The Surprising Truth About What it Takes to Build a Machine Learning Product

When I was in college, an ice cream shop opened nearby, and a few friends and I went to check it out. We walked in, and it looked completely normal — they had all the usual flavors like mint, chocolate, and the like. However, at the end of the counter, they had this flavor called “The Broccoli Surprise”. A naturally curious individual, I had to try it. I asked the attendant behind the counter for a sample. It was white with little green specks, and it tasted sweet, creamy, and rich. I was confused — there was no broccoli flavor in here. So I asked, “what’s the surprise?” “There’s no broccoli,” she replied with a smile.

Machine learning (ML) has a surprise, too. One of the biggest misconceptions about ML deployment within organizations is comprehending the difficulty and the value.

Integrating ML into your business workflows can be broken down into five activities:

Defining KPIs — Key Performance Indicators allow us to measure and discuss what we are trying to improve. Common KPIs include customer retention, manufacturing yield, or employee turnover. Setting KPIs is a critical step in Machine Learning since they ultimately drive optimization along the way to a performant model.

Collecting Data — Collecting the data that will be used to train your ML algorithms. Yes, you could use ML models others have produced if you lack data. However those business considerations are similar to other SaaS offerings, so let’s leave them out of scope here.

Infrastructure — ML infrastructure includes various pieces of software: data management, annotation tools, model training, and testing environments. This infrastructure is an upfront investment, but makes iterating and improving the model and data set much more efficient.

Optimizing ML Algorithm — Here we consider factors like which model to use based on a given data set/problem, the amount of necessary training data, the layers in your neural net, and hyperparameter tuning. There are a plethora of choices.

Integration — Getting an ML model working in a vacuum is a great achievement, but it is not until the model is integrated with a real workflow that it starts to create a tangible business impact. Integration is the process of building pipes and structure which seamlessly pass information and data between users and computers.
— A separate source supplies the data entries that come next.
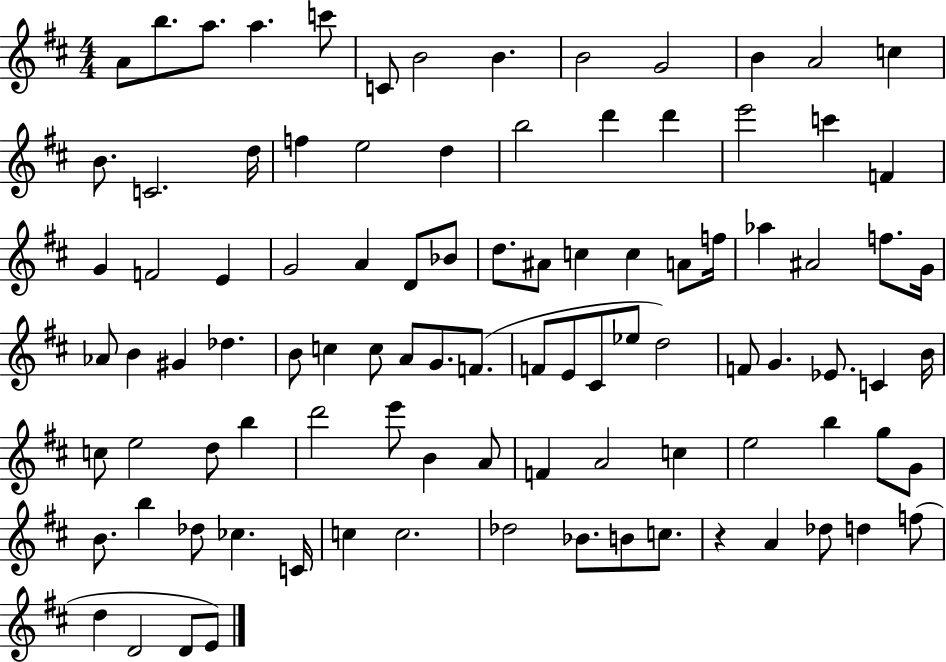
{
  \clef treble
  \numericTimeSignature
  \time 4/4
  \key d \major
  \repeat volta 2 { a'8 b''8. a''8. a''4. c'''8 | c'8 b'2 b'4. | b'2 g'2 | b'4 a'2 c''4 | \break b'8. c'2. d''16 | f''4 e''2 d''4 | b''2 d'''4 d'''4 | e'''2 c'''4 f'4 | \break g'4 f'2 e'4 | g'2 a'4 d'8 bes'8 | d''8. ais'8 c''4 c''4 a'8 f''16 | aes''4 ais'2 f''8. g'16 | \break aes'8 b'4 gis'4 des''4. | b'8 c''4 c''8 a'8 g'8. f'8.( | f'8 e'8 cis'8 ees''8 d''2) | f'8 g'4. ees'8. c'4 b'16 | \break c''8 e''2 d''8 b''4 | d'''2 e'''8 b'4 a'8 | f'4 a'2 c''4 | e''2 b''4 g''8 g'8 | \break b'8. b''4 des''8 ces''4. c'16 | c''4 c''2. | des''2 bes'8. b'8 c''8. | r4 a'4 des''8 d''4 f''8( | \break d''4 d'2 d'8 e'8) | } \bar "|."
}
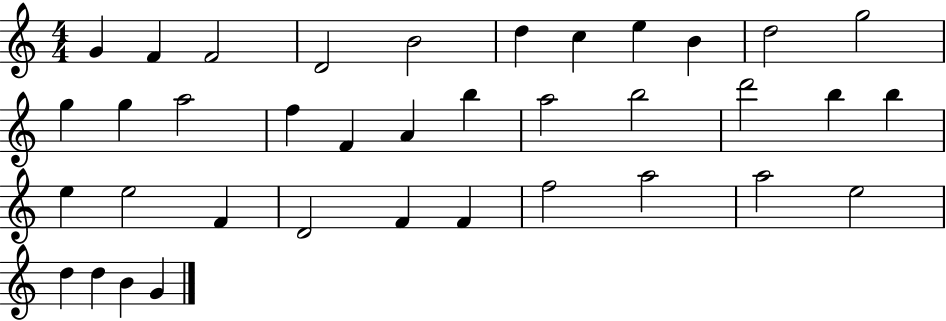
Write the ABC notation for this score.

X:1
T:Untitled
M:4/4
L:1/4
K:C
G F F2 D2 B2 d c e B d2 g2 g g a2 f F A b a2 b2 d'2 b b e e2 F D2 F F f2 a2 a2 e2 d d B G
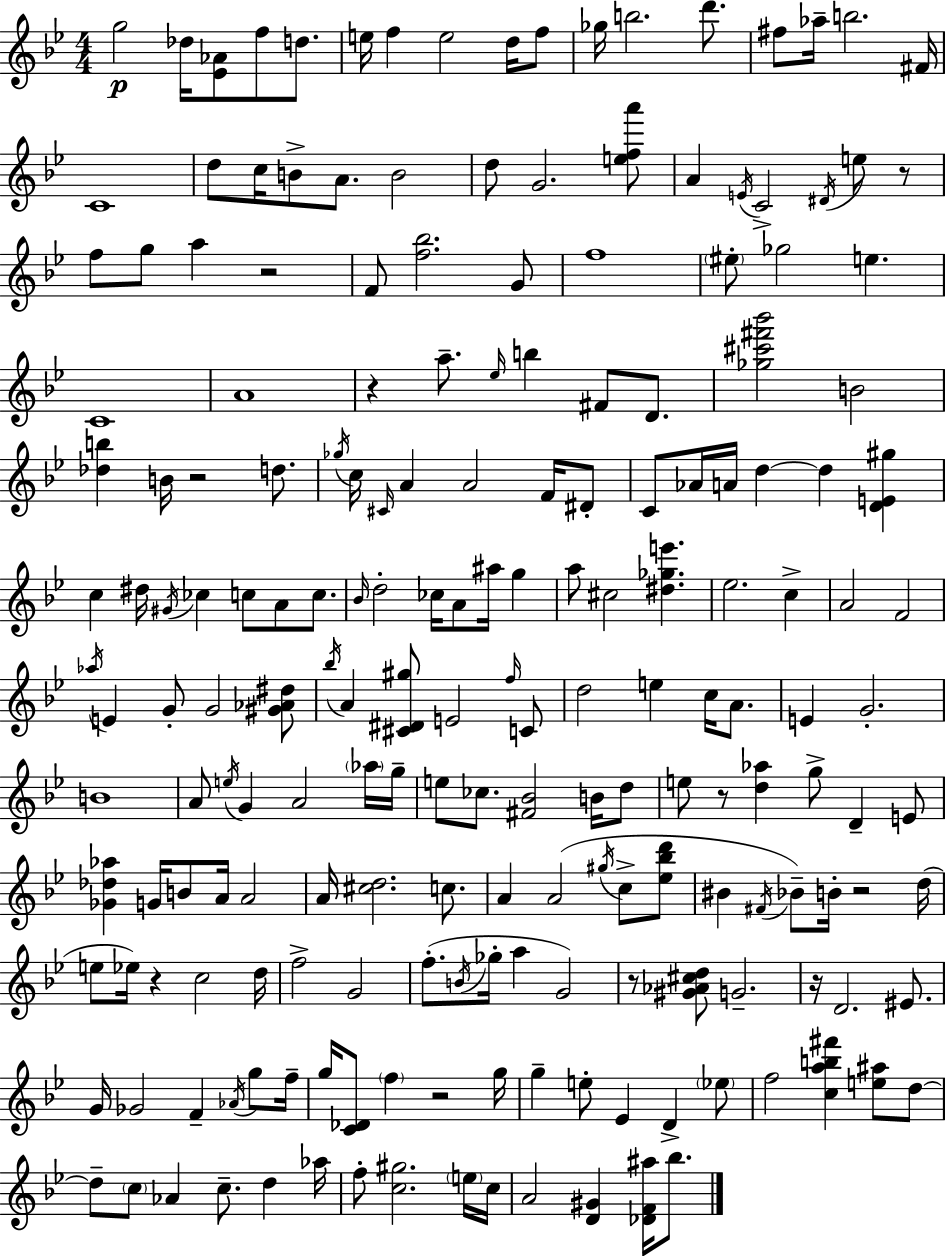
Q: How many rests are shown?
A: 10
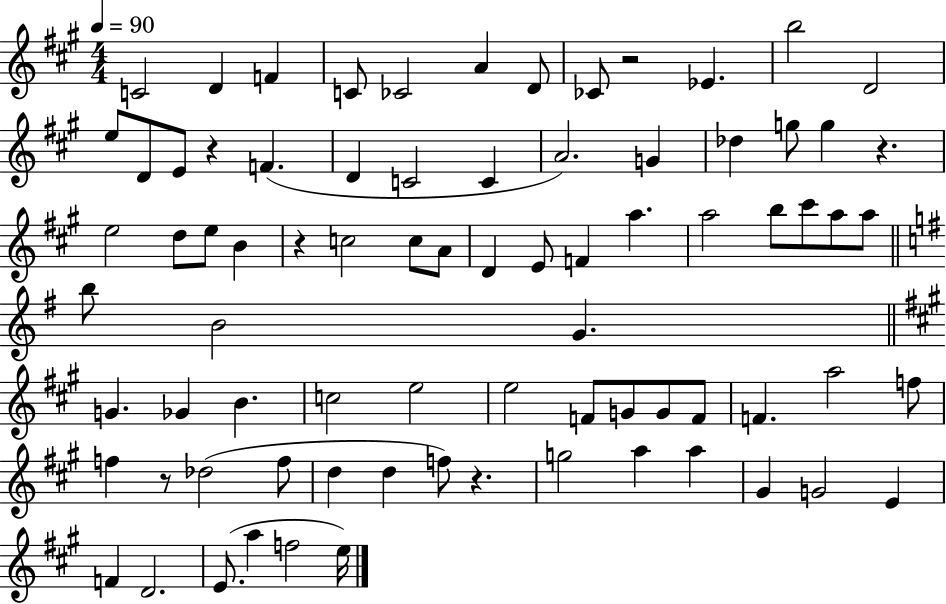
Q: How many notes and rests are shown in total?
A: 79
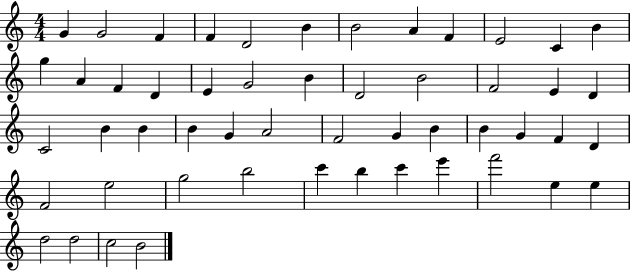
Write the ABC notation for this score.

Based on many conversations with companies interested in deploying machine learning, there is a high perceived effort required in, and pay off from, optimizing a machine learning algorithm.

There are a few possible reasons for this:

  • For most practitioners, optimizing ML models is the biggest “unknown” in the stack, so it’s easy to imagine it being more complicated and time-consuming than it really is.
  • Availability Heuristic — since ML algorithms and optimization are talked about more in literature and media, it is common for people to assume that they play larger roles than they do in the actual implementation process.

The Surprise

When I talk to practitioners that have had a lot of experience building and scaling these ML systems inside Google, I hear a very different story. Based on these conversations, optimizing an ML algorithm takes much less relative effort, but collecting data, building infrastructure, and integration each take much more work. The differences between expectations and reality are profound.
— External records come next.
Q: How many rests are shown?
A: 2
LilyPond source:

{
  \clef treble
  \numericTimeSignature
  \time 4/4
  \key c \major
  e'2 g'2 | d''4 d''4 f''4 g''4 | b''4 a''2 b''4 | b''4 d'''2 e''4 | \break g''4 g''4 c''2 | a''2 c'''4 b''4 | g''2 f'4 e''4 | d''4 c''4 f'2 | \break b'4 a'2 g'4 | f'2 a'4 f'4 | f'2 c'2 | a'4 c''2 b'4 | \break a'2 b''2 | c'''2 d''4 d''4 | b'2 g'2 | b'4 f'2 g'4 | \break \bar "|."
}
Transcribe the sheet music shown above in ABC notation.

Defining KPIs — once we deploy data-driven systems, we spend less time and organizational resources selecting KPIs since there are constant streams of data feedback. This obviates the need for proxy KPIs. Since good ML is predicated on good data, we must have a great collection pipeline already in place.

Collecting Data — Collecting data is almost always an underestimated component of spinning up an ML project. Some factors to consider when building a data collection and processing strategy are described in a previous post.
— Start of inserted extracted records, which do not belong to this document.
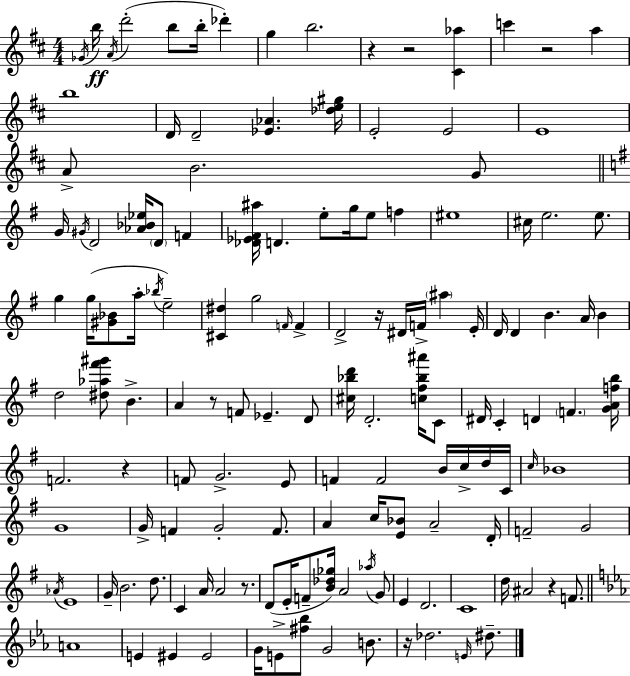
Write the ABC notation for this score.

X:1
T:Untitled
M:4/4
L:1/4
K:D
_G/4 b/4 A/4 d'2 b/2 b/4 _d' g b2 z z2 [^C_a] c' z2 a b4 D/4 D2 [_E_A] [_de^g]/4 E2 E2 E4 A/2 B2 G/2 G/4 ^G/4 D2 [_A_B_e]/4 D/2 F [_D_E^F^a]/4 D e/2 g/4 e/2 f ^e4 ^c/4 e2 e/2 g g/4 [^G_B]/2 a/4 _b/4 e2 [^C^d] g2 F/4 F D2 z/4 ^D/4 F/4 ^a E/4 D/4 D B A/4 B d2 [^d_a^f'^g']/2 B A z/2 F/2 _E D/2 [^c_bd']/4 D2 [c^f_b^a']/4 C/2 ^D/4 C D F [GAfb]/4 F2 z F/2 G2 E/2 F F2 B/4 c/4 d/4 C/4 c/4 _B4 G4 G/4 F G2 F/2 A c/4 [E_B]/2 A2 D/4 F2 G2 _A/4 E4 G/4 B2 d/2 C A/4 A2 z/2 D/2 E/4 F/2 [B_d_g]/4 A2 _a/4 G/2 E D2 C4 d/4 ^A2 z F/2 A4 E ^E ^E2 G/4 E/2 [^f_b]/2 G2 B/2 z/4 _d2 E/4 ^d/2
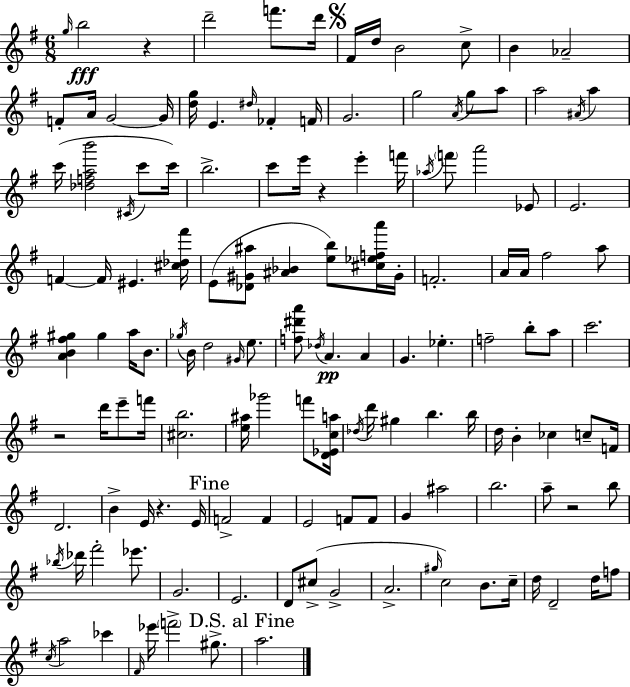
{
  \clef treble
  \numericTimeSignature
  \time 6/8
  \key e \minor
  \grace { g''16 }\fff b''2 r4 | d'''2-- f'''8. | d'''16 \mark \markup { \musicglyph "scripts.segno" } fis'16 d''16 b'2 c''8-> | b'4 aes'2-- | \break f'8-. a'16 g'2~~ | g'16 <d'' g''>16 e'4. \grace { dis''16 } fes'4-. | f'16 g'2. | g''2 \acciaccatura { a'16 } g''8 | \break a''8 a''2 \acciaccatura { ais'16 } | a''4 c'''16( <des'' f'' a'' b'''>2 | \acciaccatura { cis'16 } c'''8 c'''16) b''2.-> | c'''8 e'''16 r4 | \break e'''4-. f'''16 \acciaccatura { aes''16 } \parenthesize f'''8 a'''2 | ees'8 e'2. | f'4~~ f'16 eis'4. | <cis'' des'' fis'''>16 e'8( <des' gis' ais''>8 <ais' bes'>4 | \break <e'' b''>8) <cis'' ees'' f'' a'''>16 gis'16-. f'2.-. | a'16 a'16 fis''2 | a''8 <a' b' fis'' gis''>4 gis''4 | a''16 b'8. \acciaccatura { ges''16 } b'16 d''2 | \break \grace { gis'16 } e''8. <f'' dis''' a'''>8 \acciaccatura { des''16 }\pp a'4. | a'4 g'4. | ees''4.-. f''2-- | b''8-. a''8 c'''2. | \break r2 | d'''16 e'''8-- f'''16 <cis'' b''>2. | <e'' ais''>16 ges'''2 | f'''8 <d' ees' c'' a''>16 \acciaccatura { des''16 } d'''16 gis''4 | \break b''4. b''16 d''16 b'4-. | ces''4 c''8-- f'16 d'2. | b'4-> | e'16 r4. e'16 \mark "Fine" f'2-> | \break f'4 e'2 | f'8 f'8 g'4 | ais''2 b''2. | a''8-- | \break r2 b''8 \acciaccatura { bes''16 } des'''16 | fis'''2-. ees'''8. g'2. | e'2. | d'8 | \break cis''8->( g'2-> a'2.-> | \grace { gis''16 }) | c''2 b'8. c''16-- | d''16 d'2-- d''16 f''8 | \break \acciaccatura { c''16 } a''2 ces'''4 | \grace { fis'16 } ees'''16 \parenthesize f'''2-> gis''8.-> | \mark "D.S. al Fine" a''2. | \bar "|."
}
Infrastructure — Infrastructure building, which is mostly a software engineering task as opposed to an “ML task,” is one of the most time-consuming parts of most projects.

Optimizing ML Algorithm — The task of training and optimizing ML models almost always takes less time and effort than anticipated for two reasons. First, performance is a strong function of what data you possess. Tweaking algorithms yields benefits, however, pales in comparison to cleaning up your data. Second, tools for optimizing ML algorithms (like AutoML) make it much easier and faster to train and optimize models based on labeled or unlabeled data.

Integration — integration is another underestimated part of the ML deployment process. Error and exception handling, redundancies, and the challenge of moving from a static product to one of continuous iterations presents a host of software, product, and engineering challenges. Just think of all the technical debt hidden inside of your training data!

— —

ML actually has two surprises.

First, many companies are wrong about which parts of the ML implementation process will be difficult. Tools and technical advances are dramatically changing ML optimization at a rate unmatched by software infrastructure for brute force data collection and management. Like the broccoli ice cream — there is usually not that much ML in an end-to-end ML system.

Secondly, the path of implementing ML (asking questions about your customers, building infrastructure to collect, interpret and act upon that data, etc.) is valuable, regardless of whether or not ML is actually implemented in the end. Not every problem has an ML-powered solution, but many do, and even those that do not will benefit from this journey.

Josh Cogan is a Tech Lead and Manager in the Cloud AI group at Google. He is passionate about intersection of business, history, information theory and ML.